Fighting the People’s War
The British and Commonwealth Armies and the Second World War
By Jonathan Fennell
Published by Cambridge University Press | RRP $45.95 in hardback
This book, described variously as a ‘panoramic history’ and ‘an engrossing book that should cause scholars to rethink their approach to the study of Britain and the Commonwealth countries in World War II’ (David Horner, Australian Book Review, May 2020) has won, among its many accolades, the Duke of Wellington Medal for Military History in 2020.
Remarkably, when this book was mooted, there had been no single-volume history of the British and Commonwealth Armies in World War II.
Compared with the First World War, Fennell reveals there was far less enthusiasm for enlisting in the various Commonwealth armies in World War II with similar experiences of sluggish recruitment in Australia, Canada, India, New Zealand and South Africa, where there were varying degrees of loyalty to the notion of empire. Unemployment, brought on by the Great Depression, was a greater driver of recruitment than loyalty to an outdated concept.
The chronology of the war and its key battles and pivot points plus the strategic context provide the backbone for this excellent book which, time and again, refocuses on the morale of the fighting troops and the miscalculation of leaders such as Winston Churchill who ‘… fundamentally undervalued and misunderstood the central aspiration of his citizen soldiers …’. It was ‘… certainty of employment …’ not a fundamental belief in the need to defeat Nazi Germany or Imperial Japan that was uppermost in soldiers’ minds.

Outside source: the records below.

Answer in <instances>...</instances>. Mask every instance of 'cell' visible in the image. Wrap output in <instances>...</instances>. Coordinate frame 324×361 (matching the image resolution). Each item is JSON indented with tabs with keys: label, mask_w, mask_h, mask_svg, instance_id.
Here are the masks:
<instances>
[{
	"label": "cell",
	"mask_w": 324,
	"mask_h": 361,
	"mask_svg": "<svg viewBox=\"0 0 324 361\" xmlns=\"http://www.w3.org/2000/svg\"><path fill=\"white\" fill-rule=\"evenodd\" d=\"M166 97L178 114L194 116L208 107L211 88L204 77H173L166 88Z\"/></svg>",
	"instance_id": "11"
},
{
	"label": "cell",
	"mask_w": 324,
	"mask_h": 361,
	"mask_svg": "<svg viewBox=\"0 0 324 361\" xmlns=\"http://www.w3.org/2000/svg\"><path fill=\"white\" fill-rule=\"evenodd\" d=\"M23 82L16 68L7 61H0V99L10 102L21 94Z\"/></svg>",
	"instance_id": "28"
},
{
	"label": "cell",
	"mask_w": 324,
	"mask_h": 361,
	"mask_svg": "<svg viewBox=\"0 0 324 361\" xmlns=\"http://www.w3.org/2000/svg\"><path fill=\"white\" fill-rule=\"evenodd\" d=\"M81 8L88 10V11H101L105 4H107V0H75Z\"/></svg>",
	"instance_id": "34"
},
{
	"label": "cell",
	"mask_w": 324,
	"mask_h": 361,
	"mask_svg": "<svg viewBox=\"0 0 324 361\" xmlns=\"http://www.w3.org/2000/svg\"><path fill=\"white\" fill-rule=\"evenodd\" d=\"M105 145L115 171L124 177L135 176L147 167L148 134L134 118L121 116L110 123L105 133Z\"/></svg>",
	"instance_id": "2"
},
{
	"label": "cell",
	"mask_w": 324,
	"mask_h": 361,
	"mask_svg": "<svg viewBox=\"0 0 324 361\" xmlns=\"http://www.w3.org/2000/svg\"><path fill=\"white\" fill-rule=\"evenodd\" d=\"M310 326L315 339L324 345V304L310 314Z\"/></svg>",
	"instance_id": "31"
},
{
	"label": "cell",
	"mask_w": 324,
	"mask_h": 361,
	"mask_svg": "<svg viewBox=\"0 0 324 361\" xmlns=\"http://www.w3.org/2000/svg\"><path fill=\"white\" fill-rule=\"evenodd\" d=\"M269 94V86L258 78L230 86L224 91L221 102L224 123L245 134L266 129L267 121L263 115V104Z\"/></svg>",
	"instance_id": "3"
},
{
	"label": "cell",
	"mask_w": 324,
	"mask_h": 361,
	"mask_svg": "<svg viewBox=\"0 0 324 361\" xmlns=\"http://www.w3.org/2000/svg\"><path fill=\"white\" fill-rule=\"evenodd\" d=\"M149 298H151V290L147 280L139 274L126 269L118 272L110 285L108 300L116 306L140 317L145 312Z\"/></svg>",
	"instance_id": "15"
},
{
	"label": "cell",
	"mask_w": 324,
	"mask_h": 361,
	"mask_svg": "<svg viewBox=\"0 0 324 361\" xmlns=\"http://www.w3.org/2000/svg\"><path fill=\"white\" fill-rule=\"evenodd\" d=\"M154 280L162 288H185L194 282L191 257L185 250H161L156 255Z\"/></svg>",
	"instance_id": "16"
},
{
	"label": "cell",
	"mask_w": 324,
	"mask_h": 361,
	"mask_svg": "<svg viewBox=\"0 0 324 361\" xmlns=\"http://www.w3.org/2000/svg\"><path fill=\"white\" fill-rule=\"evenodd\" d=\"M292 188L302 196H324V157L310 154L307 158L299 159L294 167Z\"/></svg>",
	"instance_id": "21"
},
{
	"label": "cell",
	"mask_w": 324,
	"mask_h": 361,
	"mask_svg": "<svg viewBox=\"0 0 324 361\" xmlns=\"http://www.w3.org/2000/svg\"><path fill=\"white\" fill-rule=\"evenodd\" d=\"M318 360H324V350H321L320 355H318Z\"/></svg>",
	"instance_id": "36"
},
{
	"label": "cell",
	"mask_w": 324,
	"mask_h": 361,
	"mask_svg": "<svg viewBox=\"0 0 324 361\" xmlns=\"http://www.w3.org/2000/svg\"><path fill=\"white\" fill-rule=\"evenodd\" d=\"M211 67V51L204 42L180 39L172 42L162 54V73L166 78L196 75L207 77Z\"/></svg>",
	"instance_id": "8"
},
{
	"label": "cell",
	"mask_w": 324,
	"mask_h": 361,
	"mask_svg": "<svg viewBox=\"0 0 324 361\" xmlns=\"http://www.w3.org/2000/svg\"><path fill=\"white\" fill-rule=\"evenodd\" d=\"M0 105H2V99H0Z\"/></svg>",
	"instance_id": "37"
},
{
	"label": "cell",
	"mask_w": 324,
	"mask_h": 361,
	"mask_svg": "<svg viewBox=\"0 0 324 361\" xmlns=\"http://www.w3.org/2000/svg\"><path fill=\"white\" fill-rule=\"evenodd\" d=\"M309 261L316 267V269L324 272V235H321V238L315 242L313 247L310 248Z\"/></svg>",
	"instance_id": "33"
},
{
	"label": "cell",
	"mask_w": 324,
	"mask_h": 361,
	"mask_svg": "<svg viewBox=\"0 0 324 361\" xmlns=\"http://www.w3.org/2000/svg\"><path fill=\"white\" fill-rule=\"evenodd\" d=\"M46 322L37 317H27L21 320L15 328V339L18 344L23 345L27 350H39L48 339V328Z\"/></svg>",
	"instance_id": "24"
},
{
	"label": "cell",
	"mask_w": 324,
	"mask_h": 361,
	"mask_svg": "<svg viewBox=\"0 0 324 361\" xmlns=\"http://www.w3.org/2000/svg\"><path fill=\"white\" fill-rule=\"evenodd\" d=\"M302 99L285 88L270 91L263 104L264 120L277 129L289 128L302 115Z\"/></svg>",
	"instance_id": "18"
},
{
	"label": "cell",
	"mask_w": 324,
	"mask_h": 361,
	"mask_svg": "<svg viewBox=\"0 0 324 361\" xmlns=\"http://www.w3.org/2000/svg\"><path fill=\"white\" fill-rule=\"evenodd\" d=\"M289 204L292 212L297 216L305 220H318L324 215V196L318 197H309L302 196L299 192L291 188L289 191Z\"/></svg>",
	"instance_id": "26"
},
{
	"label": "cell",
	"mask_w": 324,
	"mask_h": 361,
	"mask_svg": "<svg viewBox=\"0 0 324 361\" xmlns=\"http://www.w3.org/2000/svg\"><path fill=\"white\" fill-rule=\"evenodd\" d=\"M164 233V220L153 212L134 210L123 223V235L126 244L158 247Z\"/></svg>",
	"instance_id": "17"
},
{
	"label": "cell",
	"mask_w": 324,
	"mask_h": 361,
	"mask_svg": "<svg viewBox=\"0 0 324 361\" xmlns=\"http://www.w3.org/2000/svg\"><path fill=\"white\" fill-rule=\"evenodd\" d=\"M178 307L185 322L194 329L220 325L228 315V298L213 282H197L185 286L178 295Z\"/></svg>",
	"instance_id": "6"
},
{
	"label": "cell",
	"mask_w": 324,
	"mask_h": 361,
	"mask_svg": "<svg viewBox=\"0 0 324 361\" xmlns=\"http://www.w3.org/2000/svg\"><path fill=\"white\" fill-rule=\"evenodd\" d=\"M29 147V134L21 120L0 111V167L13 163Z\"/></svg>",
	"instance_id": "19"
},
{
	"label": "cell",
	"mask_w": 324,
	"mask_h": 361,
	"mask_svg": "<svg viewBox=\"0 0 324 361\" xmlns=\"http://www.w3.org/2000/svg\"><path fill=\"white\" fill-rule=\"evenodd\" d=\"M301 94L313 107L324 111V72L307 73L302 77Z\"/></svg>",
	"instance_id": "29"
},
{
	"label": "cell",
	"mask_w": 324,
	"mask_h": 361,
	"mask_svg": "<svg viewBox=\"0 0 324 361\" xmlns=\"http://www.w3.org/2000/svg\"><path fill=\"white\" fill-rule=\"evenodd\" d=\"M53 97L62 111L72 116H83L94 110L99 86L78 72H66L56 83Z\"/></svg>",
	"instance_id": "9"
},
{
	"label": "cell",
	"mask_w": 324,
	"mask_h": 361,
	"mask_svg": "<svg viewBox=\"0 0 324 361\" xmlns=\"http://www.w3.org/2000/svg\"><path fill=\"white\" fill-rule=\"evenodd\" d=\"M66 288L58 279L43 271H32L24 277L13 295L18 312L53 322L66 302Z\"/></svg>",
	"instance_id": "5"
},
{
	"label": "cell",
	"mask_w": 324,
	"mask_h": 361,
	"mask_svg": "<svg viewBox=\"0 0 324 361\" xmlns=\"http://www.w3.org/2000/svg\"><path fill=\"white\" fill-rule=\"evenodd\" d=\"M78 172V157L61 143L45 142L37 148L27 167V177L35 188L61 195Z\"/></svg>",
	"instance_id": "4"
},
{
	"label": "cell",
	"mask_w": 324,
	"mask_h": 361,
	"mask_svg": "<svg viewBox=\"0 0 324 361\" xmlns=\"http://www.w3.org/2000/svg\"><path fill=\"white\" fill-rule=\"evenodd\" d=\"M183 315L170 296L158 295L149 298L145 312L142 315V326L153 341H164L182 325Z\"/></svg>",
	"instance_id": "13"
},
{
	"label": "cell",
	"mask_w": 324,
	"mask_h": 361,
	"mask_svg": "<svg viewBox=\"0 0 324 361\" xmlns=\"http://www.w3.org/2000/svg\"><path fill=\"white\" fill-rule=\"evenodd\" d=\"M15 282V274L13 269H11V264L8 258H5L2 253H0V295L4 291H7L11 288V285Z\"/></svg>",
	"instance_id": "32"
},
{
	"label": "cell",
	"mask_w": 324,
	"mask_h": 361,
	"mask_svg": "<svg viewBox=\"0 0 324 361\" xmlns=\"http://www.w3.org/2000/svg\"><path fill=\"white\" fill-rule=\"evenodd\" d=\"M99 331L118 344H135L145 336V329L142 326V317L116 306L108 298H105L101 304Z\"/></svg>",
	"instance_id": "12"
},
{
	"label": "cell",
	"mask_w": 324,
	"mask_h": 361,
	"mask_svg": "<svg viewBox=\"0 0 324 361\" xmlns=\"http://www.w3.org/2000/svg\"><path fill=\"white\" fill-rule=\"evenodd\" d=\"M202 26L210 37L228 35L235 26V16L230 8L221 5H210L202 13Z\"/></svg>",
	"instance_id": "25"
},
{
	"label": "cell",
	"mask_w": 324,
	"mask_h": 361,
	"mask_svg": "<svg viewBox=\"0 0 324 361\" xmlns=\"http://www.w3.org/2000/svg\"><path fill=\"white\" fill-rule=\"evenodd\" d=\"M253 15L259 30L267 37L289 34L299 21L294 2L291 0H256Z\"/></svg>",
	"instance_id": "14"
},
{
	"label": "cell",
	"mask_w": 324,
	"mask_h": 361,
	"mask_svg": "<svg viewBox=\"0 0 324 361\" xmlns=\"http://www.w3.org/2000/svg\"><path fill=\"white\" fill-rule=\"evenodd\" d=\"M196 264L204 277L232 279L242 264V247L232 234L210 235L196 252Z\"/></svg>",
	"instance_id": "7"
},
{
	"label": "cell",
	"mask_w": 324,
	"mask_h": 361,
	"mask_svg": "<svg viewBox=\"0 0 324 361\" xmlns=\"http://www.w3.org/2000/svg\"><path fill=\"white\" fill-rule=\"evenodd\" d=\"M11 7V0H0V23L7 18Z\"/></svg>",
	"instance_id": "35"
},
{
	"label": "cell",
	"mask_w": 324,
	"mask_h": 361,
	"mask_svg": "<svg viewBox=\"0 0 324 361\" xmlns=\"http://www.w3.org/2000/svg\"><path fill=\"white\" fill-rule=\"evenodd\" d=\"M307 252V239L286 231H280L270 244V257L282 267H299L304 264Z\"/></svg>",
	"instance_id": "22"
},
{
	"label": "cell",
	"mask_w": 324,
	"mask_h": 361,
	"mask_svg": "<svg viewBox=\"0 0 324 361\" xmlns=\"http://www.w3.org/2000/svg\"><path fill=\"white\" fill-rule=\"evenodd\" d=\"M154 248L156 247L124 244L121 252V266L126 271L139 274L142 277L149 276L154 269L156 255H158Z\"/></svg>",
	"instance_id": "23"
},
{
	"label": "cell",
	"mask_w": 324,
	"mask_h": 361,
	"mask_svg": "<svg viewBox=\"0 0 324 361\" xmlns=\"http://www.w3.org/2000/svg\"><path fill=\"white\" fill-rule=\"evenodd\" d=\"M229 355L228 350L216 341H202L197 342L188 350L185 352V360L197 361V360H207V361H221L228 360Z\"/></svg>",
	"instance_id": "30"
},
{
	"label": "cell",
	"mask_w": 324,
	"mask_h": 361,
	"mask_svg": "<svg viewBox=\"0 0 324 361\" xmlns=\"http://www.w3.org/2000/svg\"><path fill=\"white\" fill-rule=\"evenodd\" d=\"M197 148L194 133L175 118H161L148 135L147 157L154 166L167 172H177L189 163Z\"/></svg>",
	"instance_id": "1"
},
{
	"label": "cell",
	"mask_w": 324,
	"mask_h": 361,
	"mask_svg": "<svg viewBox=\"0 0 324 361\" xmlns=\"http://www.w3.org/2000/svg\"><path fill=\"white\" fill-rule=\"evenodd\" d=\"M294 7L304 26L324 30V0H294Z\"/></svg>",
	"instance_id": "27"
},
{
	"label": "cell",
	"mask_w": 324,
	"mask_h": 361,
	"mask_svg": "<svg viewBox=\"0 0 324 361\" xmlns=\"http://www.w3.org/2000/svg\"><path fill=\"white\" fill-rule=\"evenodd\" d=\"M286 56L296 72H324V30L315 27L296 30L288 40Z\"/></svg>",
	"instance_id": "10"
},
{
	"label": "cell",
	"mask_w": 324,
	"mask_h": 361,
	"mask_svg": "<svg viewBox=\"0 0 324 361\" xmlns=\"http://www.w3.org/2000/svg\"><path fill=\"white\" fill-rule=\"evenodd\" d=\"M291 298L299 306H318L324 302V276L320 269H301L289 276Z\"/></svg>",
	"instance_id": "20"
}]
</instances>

Other reviewers have been full of praise. Here is a small sample of opinions:
‘[A] weighty, admirably uncomfortable account [by] an impressively diligent and thoughtful young historian … This is a fascinating and important book, which brings together a mass of information … never before assembled under one roof.’Max Hastings Source: The Sunday Times
‘Incredibly well-researched, brilliantly written and quite frankly, an outstanding book.’ Source: History of War
‘A richly documented, provocative and convincing study.’ David French Source: The Times Literary Supplement
With doubt, this is a book that will find its way onto the shelves of most military history enthusiasts.